Extrait cité
####################

Là il faut le rappeler sinon ça n’a aucun sens ... L’Image-Perception avait ce privilège parce qu’elle participait à un double système ... elle était inséparable d’un double système. Elle participait premièrement : au système des Image-Mouvements qui varient toutes les unes par rapport aux autres sur toutes leurs faces et dans toutes leurs parties et en ce sens toutes les images quelles qu’elles fussent étaient des perceptions en soi.

-  Et l’atome était une perception en ce sens qu’il était la perception de toutes les actions qu’il subissait et de toutes les actions qu’il opérait sur ce plan d’immanence des Images-Mouvement. Donc je dis que l’Image-Perception par un de ses pôles, renvoyait au monde des Images-Mouvements et de leurs variations universelles. Et d’un autre côté en même temps, l’Image-Mouvement ... l’Image-Perception, la perception, exprimait par son autre pôle le mouvement ... non, le processus par lequel le système des Images-Mouvements allait s’organiser autour d’un centre d’indétermination, c’est-à-dire : où toutes les images allaient varier pour une seule et par rapport à une seule. Et par rapport à ce second système, je ne disais plus toutes les choses sont des perceptions, je disais : « quelqu’un perçoit quelque chose. » Quelqu’un ... un centre d’indétermination, perçoit quelque chose. Les images cessaient d’être en soi, les images devenaient ..., le phanérone cessait d’être en soi ... Il devenait pour quelqu’un, et par rapport à quelqu’un, par rapport à quelqu’un qui le percevait, un sujet percevant.

####################

Lignes enregistrées
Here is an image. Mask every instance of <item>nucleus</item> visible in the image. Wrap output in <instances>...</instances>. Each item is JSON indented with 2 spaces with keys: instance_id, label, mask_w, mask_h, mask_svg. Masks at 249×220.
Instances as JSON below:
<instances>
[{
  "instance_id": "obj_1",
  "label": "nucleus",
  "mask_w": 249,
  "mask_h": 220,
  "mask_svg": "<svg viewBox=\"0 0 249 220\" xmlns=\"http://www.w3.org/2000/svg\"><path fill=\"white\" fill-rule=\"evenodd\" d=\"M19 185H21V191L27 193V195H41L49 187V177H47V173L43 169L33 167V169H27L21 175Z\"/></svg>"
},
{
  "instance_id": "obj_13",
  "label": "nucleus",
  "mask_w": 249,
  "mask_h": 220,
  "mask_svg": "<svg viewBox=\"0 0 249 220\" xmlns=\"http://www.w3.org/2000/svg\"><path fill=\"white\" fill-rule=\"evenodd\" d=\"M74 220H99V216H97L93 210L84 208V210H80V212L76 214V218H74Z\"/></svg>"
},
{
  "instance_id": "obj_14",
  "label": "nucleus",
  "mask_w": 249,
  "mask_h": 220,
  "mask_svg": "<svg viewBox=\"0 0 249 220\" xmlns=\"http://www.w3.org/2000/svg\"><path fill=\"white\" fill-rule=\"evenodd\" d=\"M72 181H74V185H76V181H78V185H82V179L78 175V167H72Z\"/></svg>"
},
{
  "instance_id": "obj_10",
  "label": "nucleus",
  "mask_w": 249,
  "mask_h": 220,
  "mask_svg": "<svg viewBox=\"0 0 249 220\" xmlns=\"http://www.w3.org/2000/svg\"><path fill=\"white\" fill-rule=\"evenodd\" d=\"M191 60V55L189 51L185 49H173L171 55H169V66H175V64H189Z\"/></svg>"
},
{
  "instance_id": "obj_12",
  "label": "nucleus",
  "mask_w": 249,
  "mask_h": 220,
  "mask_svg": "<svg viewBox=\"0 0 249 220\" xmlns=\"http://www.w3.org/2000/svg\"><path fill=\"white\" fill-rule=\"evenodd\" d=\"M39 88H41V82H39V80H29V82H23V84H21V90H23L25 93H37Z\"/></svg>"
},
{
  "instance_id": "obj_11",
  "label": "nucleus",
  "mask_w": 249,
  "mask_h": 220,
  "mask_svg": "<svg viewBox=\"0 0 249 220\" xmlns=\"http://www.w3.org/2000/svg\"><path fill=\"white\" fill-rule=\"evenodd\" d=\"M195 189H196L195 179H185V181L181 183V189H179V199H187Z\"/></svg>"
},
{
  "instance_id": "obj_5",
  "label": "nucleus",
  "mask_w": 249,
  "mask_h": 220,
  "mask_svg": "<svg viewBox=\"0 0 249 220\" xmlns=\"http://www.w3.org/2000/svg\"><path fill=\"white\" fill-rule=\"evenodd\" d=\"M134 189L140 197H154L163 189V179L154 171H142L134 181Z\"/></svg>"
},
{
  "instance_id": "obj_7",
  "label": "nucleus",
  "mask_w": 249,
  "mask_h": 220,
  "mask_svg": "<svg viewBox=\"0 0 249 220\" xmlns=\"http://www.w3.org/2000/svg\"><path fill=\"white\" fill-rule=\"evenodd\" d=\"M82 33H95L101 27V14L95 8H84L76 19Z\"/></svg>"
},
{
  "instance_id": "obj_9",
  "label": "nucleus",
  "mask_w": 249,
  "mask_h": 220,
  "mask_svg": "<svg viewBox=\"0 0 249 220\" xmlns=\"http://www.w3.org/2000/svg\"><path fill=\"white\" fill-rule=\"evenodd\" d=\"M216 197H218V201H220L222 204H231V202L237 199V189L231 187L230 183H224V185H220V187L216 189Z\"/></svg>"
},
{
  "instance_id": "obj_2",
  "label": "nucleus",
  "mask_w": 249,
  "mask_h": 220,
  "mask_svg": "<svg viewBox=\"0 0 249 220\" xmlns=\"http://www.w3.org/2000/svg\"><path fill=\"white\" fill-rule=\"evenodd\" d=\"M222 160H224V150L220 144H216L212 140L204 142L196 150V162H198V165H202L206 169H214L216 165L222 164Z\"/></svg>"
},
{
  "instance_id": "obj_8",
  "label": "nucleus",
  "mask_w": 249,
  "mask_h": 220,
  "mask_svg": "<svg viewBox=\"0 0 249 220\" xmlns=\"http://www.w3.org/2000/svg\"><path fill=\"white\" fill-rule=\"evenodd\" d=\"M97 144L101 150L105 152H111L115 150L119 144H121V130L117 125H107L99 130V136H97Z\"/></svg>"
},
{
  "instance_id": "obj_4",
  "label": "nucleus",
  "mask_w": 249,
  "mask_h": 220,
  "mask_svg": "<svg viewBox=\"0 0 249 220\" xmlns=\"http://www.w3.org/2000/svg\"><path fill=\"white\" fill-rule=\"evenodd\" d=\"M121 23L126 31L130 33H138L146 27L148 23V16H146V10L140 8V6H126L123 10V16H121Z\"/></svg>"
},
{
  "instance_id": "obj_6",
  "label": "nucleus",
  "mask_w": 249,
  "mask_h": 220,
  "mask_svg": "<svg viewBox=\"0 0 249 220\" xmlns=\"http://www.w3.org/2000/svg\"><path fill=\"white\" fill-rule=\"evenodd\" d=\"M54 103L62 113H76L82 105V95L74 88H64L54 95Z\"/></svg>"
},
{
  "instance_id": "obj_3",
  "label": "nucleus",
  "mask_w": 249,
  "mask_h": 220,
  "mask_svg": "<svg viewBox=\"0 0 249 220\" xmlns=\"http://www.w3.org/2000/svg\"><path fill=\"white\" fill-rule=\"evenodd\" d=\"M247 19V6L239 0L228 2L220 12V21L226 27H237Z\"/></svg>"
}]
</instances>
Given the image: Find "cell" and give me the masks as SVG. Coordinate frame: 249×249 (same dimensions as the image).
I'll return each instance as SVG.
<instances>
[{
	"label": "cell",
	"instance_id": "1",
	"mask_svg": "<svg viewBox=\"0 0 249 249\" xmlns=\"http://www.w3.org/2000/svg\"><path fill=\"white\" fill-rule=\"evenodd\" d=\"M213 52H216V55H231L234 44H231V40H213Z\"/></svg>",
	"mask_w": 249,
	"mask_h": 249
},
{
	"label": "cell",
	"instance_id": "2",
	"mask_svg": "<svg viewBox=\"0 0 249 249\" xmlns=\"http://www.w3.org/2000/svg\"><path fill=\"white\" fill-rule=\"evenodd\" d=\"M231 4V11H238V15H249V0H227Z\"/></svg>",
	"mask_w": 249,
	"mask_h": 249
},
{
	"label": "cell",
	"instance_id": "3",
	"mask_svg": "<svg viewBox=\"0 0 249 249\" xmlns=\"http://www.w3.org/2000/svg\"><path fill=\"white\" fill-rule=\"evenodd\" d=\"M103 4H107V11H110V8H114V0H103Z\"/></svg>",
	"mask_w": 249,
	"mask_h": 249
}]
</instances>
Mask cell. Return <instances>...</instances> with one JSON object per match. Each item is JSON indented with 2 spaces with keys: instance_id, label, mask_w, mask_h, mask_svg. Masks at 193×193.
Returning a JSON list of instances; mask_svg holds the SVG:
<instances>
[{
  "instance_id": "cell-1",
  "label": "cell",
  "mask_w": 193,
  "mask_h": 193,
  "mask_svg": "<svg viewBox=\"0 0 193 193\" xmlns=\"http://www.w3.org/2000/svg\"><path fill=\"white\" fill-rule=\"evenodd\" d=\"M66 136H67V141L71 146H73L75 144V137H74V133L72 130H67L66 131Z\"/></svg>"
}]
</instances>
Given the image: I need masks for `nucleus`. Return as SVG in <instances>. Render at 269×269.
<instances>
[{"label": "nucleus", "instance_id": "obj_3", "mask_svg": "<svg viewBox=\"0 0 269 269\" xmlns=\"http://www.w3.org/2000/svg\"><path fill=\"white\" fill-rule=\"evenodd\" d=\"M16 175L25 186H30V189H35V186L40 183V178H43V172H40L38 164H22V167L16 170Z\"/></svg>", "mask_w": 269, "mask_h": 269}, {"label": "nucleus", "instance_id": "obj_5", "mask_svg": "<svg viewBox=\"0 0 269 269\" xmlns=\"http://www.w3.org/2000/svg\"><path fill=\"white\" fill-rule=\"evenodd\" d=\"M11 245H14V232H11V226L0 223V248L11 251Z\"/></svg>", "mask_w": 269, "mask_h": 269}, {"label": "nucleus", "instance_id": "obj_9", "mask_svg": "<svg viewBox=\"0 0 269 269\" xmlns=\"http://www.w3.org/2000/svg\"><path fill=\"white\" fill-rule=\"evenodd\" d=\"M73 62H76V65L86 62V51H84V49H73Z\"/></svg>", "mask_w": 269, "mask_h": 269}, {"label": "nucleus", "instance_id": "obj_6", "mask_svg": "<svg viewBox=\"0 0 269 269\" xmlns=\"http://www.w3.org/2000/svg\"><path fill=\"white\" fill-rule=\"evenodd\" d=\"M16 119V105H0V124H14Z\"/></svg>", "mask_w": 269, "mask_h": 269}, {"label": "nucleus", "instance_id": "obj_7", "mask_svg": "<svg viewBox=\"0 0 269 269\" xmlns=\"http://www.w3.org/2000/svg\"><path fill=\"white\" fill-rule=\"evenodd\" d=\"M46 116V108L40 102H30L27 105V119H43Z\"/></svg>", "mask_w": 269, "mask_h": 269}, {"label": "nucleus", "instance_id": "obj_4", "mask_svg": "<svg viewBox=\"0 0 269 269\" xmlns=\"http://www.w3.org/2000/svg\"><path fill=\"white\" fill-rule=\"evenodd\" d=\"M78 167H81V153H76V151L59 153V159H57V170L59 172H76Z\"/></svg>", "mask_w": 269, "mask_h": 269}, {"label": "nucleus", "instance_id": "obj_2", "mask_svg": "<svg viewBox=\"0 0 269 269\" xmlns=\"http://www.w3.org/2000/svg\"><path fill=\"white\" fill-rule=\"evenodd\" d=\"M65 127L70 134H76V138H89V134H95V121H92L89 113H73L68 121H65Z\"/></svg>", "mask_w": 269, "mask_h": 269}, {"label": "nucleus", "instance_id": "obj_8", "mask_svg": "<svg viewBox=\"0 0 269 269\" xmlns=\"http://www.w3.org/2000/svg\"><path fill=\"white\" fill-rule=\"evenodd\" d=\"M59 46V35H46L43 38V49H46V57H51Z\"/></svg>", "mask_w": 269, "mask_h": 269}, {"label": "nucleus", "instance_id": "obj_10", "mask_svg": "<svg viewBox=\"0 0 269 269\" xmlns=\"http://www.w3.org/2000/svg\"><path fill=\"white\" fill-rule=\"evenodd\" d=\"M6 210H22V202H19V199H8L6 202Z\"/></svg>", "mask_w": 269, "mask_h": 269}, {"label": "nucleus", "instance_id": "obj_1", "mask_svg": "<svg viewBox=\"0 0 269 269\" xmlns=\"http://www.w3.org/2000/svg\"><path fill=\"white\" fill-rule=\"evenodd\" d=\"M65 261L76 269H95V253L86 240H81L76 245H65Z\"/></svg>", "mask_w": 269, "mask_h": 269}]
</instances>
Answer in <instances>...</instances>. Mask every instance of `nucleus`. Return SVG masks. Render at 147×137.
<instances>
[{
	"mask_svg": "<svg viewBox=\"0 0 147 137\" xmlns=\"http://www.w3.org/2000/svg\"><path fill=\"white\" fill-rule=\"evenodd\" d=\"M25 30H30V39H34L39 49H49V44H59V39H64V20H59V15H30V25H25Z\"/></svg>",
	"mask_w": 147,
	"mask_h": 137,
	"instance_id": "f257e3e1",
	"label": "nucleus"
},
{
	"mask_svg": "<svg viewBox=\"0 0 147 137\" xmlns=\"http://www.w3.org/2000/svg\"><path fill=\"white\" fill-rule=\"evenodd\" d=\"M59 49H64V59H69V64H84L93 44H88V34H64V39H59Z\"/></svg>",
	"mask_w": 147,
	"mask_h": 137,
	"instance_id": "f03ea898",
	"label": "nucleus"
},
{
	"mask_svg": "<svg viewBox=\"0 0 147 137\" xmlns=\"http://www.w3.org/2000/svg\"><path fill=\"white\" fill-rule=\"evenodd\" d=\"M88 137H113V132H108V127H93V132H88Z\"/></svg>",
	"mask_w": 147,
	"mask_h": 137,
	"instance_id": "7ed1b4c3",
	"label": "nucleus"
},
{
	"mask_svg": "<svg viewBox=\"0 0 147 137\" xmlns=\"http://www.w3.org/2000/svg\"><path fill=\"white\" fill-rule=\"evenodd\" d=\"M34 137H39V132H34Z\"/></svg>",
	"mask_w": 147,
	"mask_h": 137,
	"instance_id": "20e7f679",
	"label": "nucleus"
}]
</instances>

####################

Travail à faire
- 1) D'après l'extrait sur l'Image-Perception, de quoi l'atome était-il la perception ?
- 2) Donnez la suite de l'extrait sur l'Image-Perception, en commençant après sa dernière phrase.
Les enregistrements forment un matériau distinct de l'extrait.

Réponses aux consignes
- 1) De toutes les actions qu'il subissait et de toutes les actions qu'il opérait sur le plan d'immanence des Images-Mouvement.

- 2)
Mais l’Image-Perception ... ne cessait pas d’osciller d’un de ses pôles à l’autre. Exemple évident que l’année dernière on avait beaucoup analysé à propos du cinéma ... Il suffit que le sujet percevant ... J’ai donc mes deux systèmes ... Premier système : toutes les images varient les unes pour les autres ; deuxième système : les images varient par rapport à une image privilégiée... C’est les deux pôles de l’Image-Perception ... d’accord ? Mais si le sujet privilégié, si le centre privilégié, si l’image privilégiée se met à bouger elle-même, plus elle sera mise en mouvement plus elle tendra à reconstituer l’universelle variation.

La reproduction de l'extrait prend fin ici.